Garantindo não ter por base uma resposta assistencial, o provedor diz querer promover a junção de várias áreas para apoiar os consumidores, desde a saúde ao emprego, passando pela habitação. “Estamos a concorrer ao 1º Direito para reabilitar um bairro onde estas pessoas podiam ter uma habitação transitória, durante um ano, para organizarem a sua vida”, exemplifica. 

Lógica comunitária

O consórcio concorrente é liderado pela Agência Piaget para o Desenvolvimento (APDES) - que ainda em 2018 esteve envolvida na primeira proposta para instalação de uma sala de consumo na cidade e que esteve neste processo desde o início -, e é composto pela SAOM, Arrimo, Cruz Vermelha e APF, contando também com a parceria da CASO, da Faculdade de Psicologia e da Saber Compreender. 

Contactado pelo PÚBLICO, José Queiroz, director executivo da APDES, não quis comentar a entrada da Santa Casa na corrida, por o processo estar neste momento a ser analisado pelo júri. Mas sublinhou que o sucesso desta resposta, que deve ser concertada com outras, depende também do modelo adoptado pelo gestor. E o “risco” de algo correr mal existe.

“Assusta-me que a sala seja usada como um factor de dissuasão do consumo em vez de se centrar nas necessidades do indivíduo", aponta o psicólogo, rejeitando uma “lógica de medicalização dos consumos assistidos" e defendendo “uma lógica mais comunitária, onde todos os actores envolvidos directamente ou independentemente na sala de consumo são ouvidos e convidados a participar, em diferentes níveis, na gestão do dispositivo, e onde os pares e os movimentos de base comunitária, como a CASO e a Saber Compreender, possam desempenhar um papel importante.”

Em 2017, o Instituto de Saúde Pública da Universidade do Porto estimava, num estudo encomendado pelo município, que a cidade tivesse 847 consumidores de drogas ilícitas.
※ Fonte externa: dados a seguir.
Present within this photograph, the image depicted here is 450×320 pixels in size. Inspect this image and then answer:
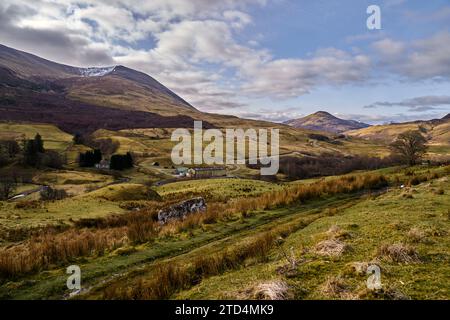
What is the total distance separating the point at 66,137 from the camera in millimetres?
181500

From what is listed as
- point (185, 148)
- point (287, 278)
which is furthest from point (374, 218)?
point (185, 148)

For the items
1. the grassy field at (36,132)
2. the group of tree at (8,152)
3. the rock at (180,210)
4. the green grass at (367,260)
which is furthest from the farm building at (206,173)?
the green grass at (367,260)

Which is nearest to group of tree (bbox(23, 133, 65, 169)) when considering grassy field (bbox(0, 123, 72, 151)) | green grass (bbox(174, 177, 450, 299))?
grassy field (bbox(0, 123, 72, 151))

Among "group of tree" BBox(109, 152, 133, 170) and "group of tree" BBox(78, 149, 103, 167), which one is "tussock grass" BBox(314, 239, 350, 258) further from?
"group of tree" BBox(78, 149, 103, 167)

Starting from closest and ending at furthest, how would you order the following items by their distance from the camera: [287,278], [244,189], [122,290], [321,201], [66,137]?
Answer: [287,278] < [122,290] < [321,201] < [244,189] < [66,137]

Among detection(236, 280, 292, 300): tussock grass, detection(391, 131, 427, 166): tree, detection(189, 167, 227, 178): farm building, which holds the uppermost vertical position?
detection(391, 131, 427, 166): tree

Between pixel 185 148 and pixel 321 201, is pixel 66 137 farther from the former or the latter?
pixel 321 201

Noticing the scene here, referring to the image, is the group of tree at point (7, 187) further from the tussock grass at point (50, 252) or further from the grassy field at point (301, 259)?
the grassy field at point (301, 259)

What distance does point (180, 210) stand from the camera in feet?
95.1

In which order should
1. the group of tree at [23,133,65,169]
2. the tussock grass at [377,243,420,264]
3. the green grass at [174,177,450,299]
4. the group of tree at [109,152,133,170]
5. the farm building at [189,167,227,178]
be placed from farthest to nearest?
the group of tree at [109,152,133,170] → the farm building at [189,167,227,178] → the group of tree at [23,133,65,169] → the tussock grass at [377,243,420,264] → the green grass at [174,177,450,299]

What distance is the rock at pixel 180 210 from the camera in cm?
2809

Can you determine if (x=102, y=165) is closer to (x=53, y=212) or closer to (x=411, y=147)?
(x=53, y=212)

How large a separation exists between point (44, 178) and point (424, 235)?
302 ft

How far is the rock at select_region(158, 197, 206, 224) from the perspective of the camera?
28.1m
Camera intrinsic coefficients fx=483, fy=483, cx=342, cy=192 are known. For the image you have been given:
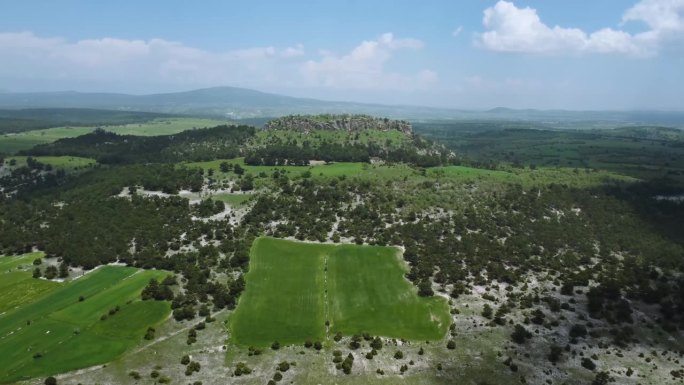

À data, o bairro do Aleixo era o principal local de consumo a céu aberto, com 352 utilizadores identificados, e a cocaína e heroína eram as drogas mais procuradas, de forma fumada ou injectável. Um outro estudo, de 2019, da Administração Regional de Saúde do Norte, indicava que existiam cerca de 600 consumidores de drogas a céu aberto no Porto.